Up or Down? Adaptive Rounding for Post-Training Quantization
This addresses the challenge of efficient neural network deployment for practitioners by providing a fast, data-adaptive quantization method that significantly improves accuracy over standard rounding, though it is incremental as it builds on existing post-training quantization frameworks.
The paper tackles the problem of weight rounding in post-training quantization of neural networks by proposing AdaRound, an adaptive rounding mechanism that uses data and task loss to improve accuracy without fine-tuning, achieving less than 1% accuracy loss when quantizing ResNet18 and ResNet50 to 4 bits.

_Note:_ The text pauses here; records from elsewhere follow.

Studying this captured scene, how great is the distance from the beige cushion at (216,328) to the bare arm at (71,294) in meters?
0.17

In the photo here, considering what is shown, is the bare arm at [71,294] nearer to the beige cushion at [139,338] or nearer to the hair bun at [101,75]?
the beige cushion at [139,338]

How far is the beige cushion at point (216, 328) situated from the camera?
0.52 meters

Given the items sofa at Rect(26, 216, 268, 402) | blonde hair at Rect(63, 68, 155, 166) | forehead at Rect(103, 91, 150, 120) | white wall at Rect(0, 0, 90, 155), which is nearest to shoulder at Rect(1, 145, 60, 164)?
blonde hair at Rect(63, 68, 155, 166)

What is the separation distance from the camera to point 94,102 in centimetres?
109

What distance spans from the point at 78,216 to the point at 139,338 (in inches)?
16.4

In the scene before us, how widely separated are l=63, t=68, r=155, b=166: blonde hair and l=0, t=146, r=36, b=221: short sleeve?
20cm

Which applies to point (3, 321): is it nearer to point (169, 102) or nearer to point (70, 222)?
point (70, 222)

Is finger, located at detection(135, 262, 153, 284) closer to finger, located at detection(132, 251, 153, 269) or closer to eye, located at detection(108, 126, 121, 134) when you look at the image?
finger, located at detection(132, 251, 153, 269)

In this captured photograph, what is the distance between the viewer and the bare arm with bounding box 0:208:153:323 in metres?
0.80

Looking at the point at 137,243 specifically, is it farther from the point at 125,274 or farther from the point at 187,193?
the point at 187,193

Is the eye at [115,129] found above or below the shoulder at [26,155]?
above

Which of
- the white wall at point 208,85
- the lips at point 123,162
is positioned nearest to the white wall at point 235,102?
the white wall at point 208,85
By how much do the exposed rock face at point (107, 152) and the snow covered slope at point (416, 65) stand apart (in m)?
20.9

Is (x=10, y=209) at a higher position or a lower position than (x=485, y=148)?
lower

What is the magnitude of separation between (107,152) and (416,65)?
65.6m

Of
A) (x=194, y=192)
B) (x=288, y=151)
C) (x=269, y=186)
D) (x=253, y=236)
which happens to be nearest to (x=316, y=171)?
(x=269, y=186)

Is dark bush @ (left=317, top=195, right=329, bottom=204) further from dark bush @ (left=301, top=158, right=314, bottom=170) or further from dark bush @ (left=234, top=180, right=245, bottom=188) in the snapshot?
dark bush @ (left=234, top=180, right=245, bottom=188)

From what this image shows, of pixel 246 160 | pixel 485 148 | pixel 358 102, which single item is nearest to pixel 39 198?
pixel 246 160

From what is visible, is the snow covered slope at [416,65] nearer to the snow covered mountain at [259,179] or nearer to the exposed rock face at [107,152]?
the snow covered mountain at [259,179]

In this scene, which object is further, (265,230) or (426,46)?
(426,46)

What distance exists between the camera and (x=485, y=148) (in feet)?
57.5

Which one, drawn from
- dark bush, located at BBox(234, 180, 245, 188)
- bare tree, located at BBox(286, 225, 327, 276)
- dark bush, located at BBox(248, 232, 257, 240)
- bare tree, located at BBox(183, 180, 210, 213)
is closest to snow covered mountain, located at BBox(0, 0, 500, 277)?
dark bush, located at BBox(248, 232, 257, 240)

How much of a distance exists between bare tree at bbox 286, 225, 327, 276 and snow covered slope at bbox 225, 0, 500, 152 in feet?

When quantizing neural networks, assigning each floating-point weight to its nearest fixed-point value is the predominant approach. We find that, perhaps surprisingly, this is not the best we can do. In this paper, we propose AdaRound, a better weight-rounding mechanism for post-training quantization that adapts to the data and the task loss. AdaRound is fast, does not require fine-tuning of the network, and only uses a small amount of unlabelled data. We start by theoretically analyzing the rounding problem for a pre-trained neural network. By approximating the task loss with a Taylor series expansion, the rounding task is posed as a quadratic unconstrained binary optimization problem. We simplify this to a layer-wise local loss and propose to optimize this loss with a soft relaxation. AdaRound not only outperforms rounding-to-nearest by a significant margin but also establishes a new state-of-the-art for post-training quantization on several networks and tasks. Without fine-tuning, we can quantize the weights of Resnet18 and Resnet50 to 4 bits while staying within an accuracy loss of 1%.